MacGougan at Large
Notes on Word Puzzles - 4
Do Puzzles Make Us Smarter?
This question is itself a puzzle. In some ways solving puzzles does make us smarter, and in some ways it doesn’t.
The skills you pick up solving puzzles are very specific. Solving a given kind of puzzle does make you better at solving that type of puzzle. If you do a lot of crosswords, you’re going to get better at crosswords. But you won’t necessarily get better at any other kind of puzzle, much less become a smarter or more effective person in general.
The value of working on puzzles partly depends on what you’d be doing otherwise. If you’re playing hooky from doing your taxes or learning a new language or writing the Great American Novel, then solving a crossword puzzle may be a welcome break but it might not represent a net plus for your cognitive health.
On the other hand, if you’re solving a puzzle rather than immersing yourself in cat-related TikTok videos, then it’s probably helping you - if not to be smarter, at least to be losing your wits more slowly.
This may sound like a pathetic lack of ambition, but losing our wits more slowly is serious business for those of us past a traditional retirement age.
At the risk of being morbid, there are two potential strategies for those of us over a traditional retirement age. There’s the “you can’t take it with you, so use everything up” approach. The ideal with this approach is that - on the last day of your life - you spend your last dollar, every system in your body fails at once, and you lose your last marble. In sports talk, you leave everything on the field.
Alternatively, there’s the “keep the fire burning” approach. The ideal here is to make it to the finish line solvent, reasonably healthy (other than that “finish line” thing), and still in possession of as many of our marbles as ever.
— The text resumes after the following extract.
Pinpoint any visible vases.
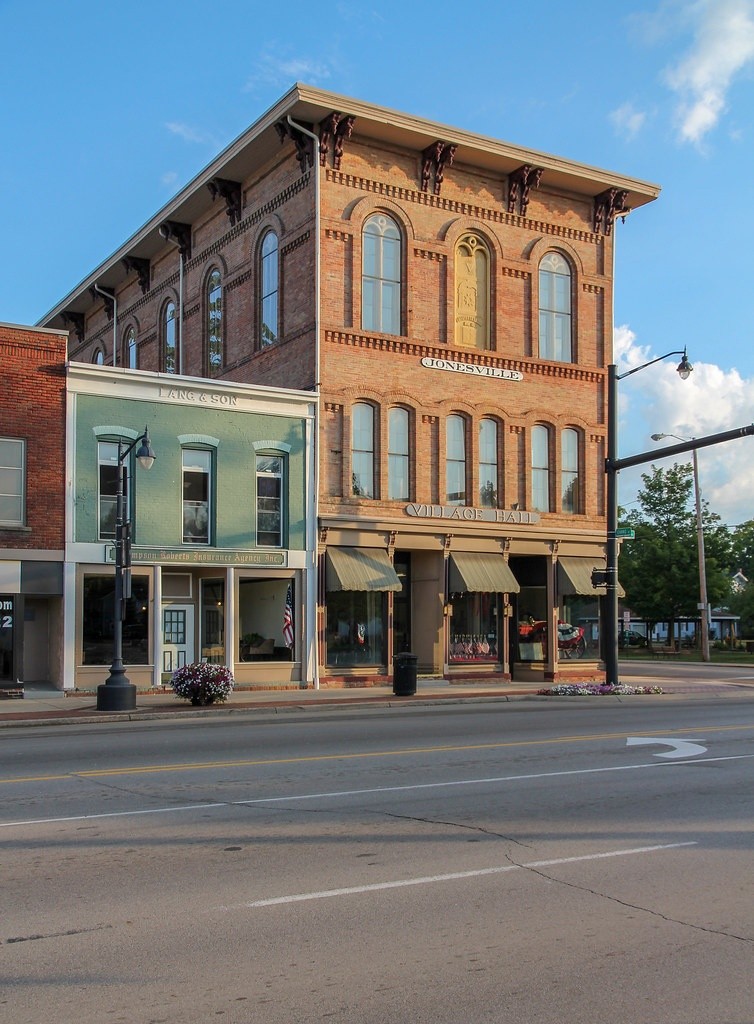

The logic here is that we don’t know how many years we’ll get, and we don’t want to get caught in a bad place if we’re unlucky enough to live to 120.
Note that this focus on maintaining what we have shouldn’t foreclose the possibility of actually moving forward. Ten months into retirement, I’m probably in better physical shape than I was a year ago. Mental shape is harder to gauge.
I devote time to a wide variety of puzzles - mostly for diversion, but also with some hope that it’s doing me good. To the extent that it represents a commitment on my part to “keep the fire going”, I’m sure it is good. How much specific benefit I get is a little murky, though.
Here’s my daydream hope: By working on a sufficiently diverse range of puzzles, the skills I develop from each of them will somehow coalesce within me into a more generalized competence at life.
I have to admit, though, that it’s a little bit like trying to draw a picture of the night sky using a ballpoint pen.